» PAGE TEXT:
____

And much more!  Trust funds are there to make your life better.  If you’re passionate about movies or music or photography, trust funds can be used to purchase movie tickets, instruments, or a camera.   It depends on you and your needs! 

Funds in the special needs trust must be used for the primary benefit of the beneficiary and cannot be spent on other family members or charitable donations. Also, nothing illegal can be purchased with the funds. However, money in a special needs trusts does not need to be spent exclusively on disability-related expenses, and can be spent for a wide variety of expenses that enhance independence and quality of life such as trips and cultural/recreational events.

Depending on what benefits the beneficiary receives, benefits can be reduced if Special Needs Trust funds are spent on certain things.  For example, SSI recipients can have their check reduced if you receive assistance for food, rent, or utilities, so spending trust funds on these things will result in a significantly reduced monthly check. 

Part of our job as your trustee is to stay on top of these rules, which can be complex, and not spend trust money on things that can get your benefits reduced.   But, if you prefer, we also offer a waiver for clients who are aware of the rules and are willing to see their benefits reduced.

Another piece of our job as your Trustee is preserving funds and making sure Trust Funds are responsibly spent so they can last.  If the beneficiary has a tendency to spend a lot in certain categories, there may be cases where our Trustee would make a decision to restrict disbursements in those categories for that individual.  

A Special Needs Trust is a professional service, so yes, it will always cost money to set up.  The good news is, going with a pooled non-profit Special Needs Trust like JLA Trust is generally the most inexpensive way to set up a trust.  Paying a lawyer to set up a trust and a Trustee to manage it can get pricey very fast.  

You can learn more about the costs and our fees by clicking here.

At JLA Trust, we have a minimum funding amount of $20,000 for an active special needs trust. 

The minimum funding amount for an inactive, future funded special needs trust is $200. Our future funded trusts are generally funded after parents/other relatives pass away with a life insurance policy, pension, or other estate assets.  Future funded trusts will not be activate and available for disbursements until they meet the $20,000 minimum.

Money deposited with JLA Trust is pooled and invested with Charles Schwab and Co in one of three portfolios.  Your trust earns income based on the performance of the investment portfolio.

____

» AIM 1: Reproduce the special needs trust text from "And much more!  Trust" to "and cultural/recreational events.".
» AIM 2: Write the next part of the special needs trust text, picking up after its final sentence.

____

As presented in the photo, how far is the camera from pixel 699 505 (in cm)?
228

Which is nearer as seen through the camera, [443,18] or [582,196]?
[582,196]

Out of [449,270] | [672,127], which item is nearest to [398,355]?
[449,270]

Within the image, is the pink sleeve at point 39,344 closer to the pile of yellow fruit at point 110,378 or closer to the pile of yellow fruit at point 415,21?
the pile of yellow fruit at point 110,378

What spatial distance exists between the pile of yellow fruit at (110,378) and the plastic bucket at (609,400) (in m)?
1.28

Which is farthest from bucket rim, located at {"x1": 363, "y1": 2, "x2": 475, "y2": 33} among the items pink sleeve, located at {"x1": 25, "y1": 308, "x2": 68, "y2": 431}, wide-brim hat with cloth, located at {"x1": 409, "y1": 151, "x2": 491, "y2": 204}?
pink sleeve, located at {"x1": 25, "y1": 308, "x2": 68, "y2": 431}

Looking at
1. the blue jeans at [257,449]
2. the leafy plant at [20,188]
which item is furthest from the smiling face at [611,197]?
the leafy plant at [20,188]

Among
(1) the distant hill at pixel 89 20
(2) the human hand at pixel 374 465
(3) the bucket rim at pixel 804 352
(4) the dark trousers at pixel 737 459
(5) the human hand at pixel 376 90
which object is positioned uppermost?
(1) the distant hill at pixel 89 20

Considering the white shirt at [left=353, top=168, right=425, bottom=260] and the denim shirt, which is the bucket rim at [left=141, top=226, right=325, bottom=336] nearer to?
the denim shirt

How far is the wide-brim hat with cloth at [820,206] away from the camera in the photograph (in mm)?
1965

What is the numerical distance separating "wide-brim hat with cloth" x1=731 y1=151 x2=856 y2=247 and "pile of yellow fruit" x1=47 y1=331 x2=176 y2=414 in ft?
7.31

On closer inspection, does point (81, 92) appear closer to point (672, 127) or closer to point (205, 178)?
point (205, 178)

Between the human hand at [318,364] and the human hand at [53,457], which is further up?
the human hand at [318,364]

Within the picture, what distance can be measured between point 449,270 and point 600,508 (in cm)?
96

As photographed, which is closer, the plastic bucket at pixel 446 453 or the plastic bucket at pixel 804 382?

____

» WRITTEN RESPONSE 1:
And much more!  Trust funds are there to make your life better.  If you’re passionate about movies or music or photography, trust funds can be used to purchase movie tickets, instruments, or a camera.   It depends on you and your needs! 

Funds in the special needs trust must be used for the primary benefit of the beneficiary and cannot be spent on other family members or charitable donations. Also, nothing illegal can be purchased with the funds. However, money in a special needs trusts does not need to be spent exclusively on disability-related expenses, and can be spent for a wide variety of expenses that enhance independence and quality of life such as trips and cultural/recreational events.

» WRITTEN RESPONSE 2:
At the time of enrollment you select a Conservative, Conservative Growth, or a Moderate Growth portfolio.  The Conservative portfolio has 20% stocks, the Conservative Growth Portfolio has 40% in stocks, and the Moderate Growth portfolio has 60% stocks, all with the balance in Fixed-Income investments.  

A Special Needs Trust and a CalABLE account both allow people with disabilities to save money and continue to be eligible for benefits, but they’re not interchangeable, and they actually work really well in tandem with each other.

CalABLE accounts:

• Are only available to those who are disabled before the age of 26
• Make contributions tax deductible
• Have yearly limits on how much can be contributed
• Can only be spent on qualified disability expenses, which can include healthcare, housing, and education.
• Belong to the beneficiary if they are 18 or over, and they are free to spend the funds however they wish.

Special Needs Trusts:

• Are available to any person with a disability
• Do not allow for tax-deductible contributions
• Do not have limits on funding
• Are not limited to disability expenses
• Funds belong to the trust, and the trustee may limit how and when they are spent.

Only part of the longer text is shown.